> DATA SHOWN

+===+

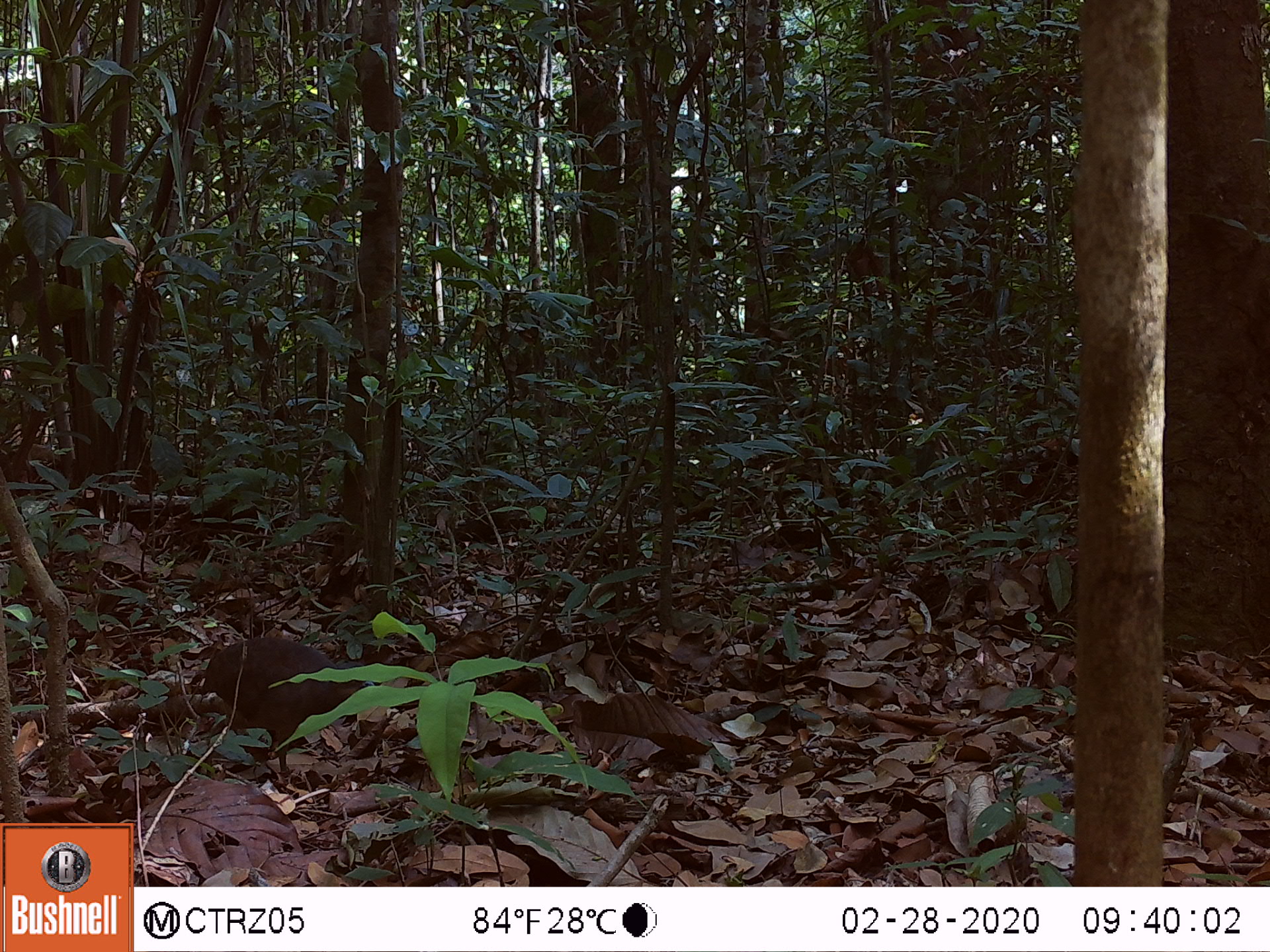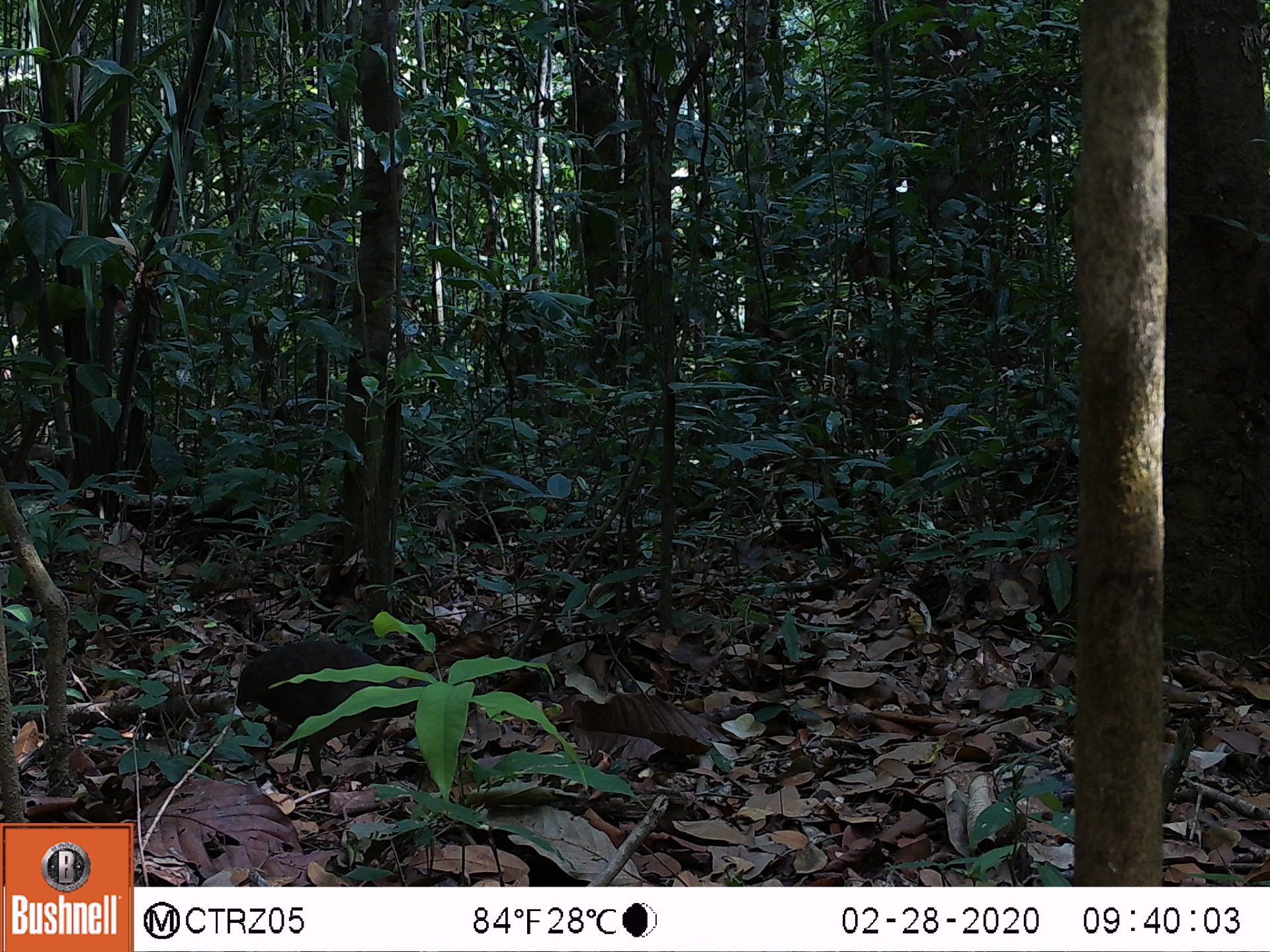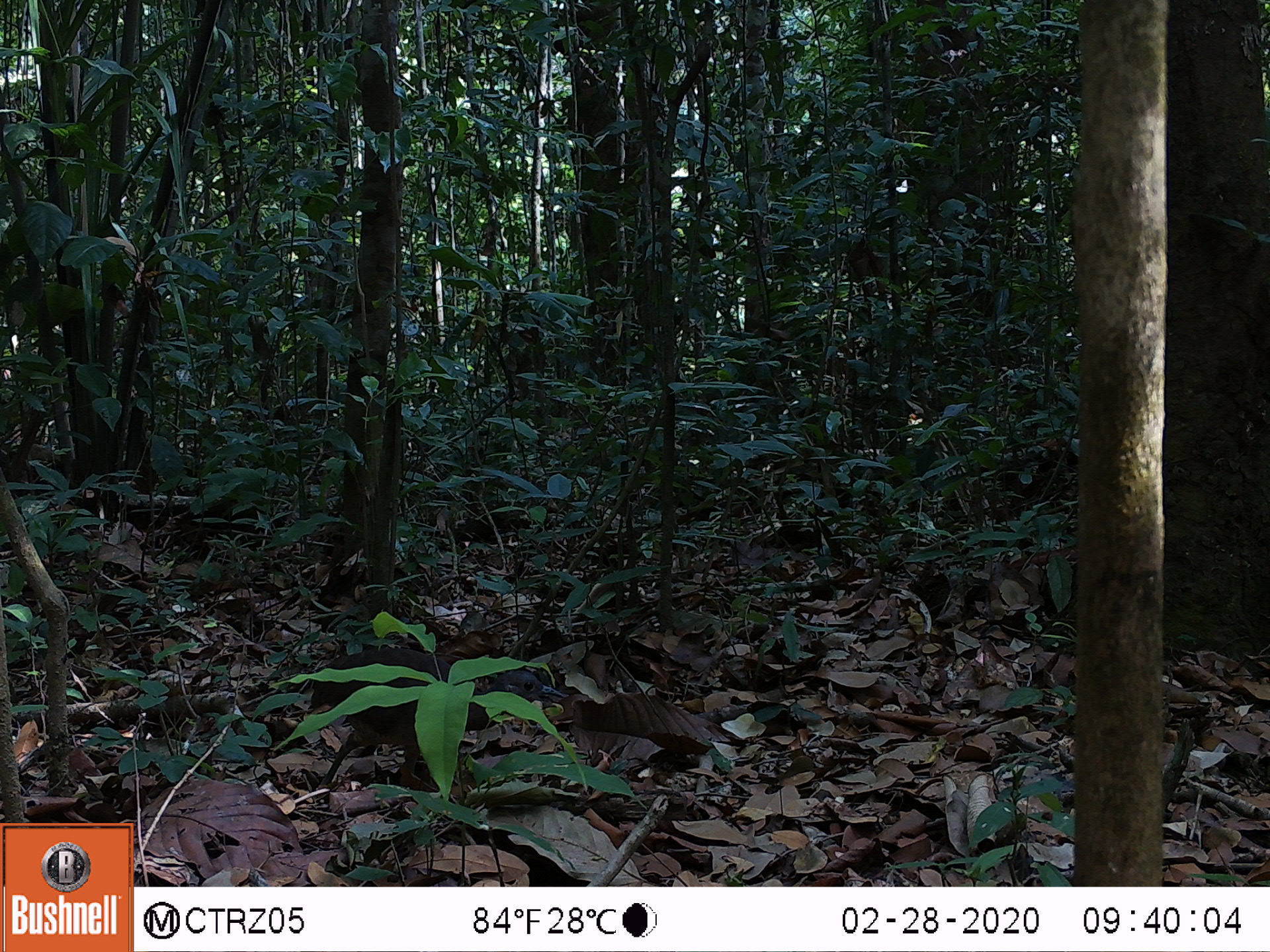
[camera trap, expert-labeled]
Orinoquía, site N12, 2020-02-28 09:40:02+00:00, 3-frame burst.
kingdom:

+===+

> TASK PROMPT
An exact reproduction of the data is required, with pictures excluded.

> TASK RESULT
[camera trap, expert-labeled]
Orinoquía, site N12, 2020-02-28 09:40:02+00:00, 3-frame burst.
kingdom:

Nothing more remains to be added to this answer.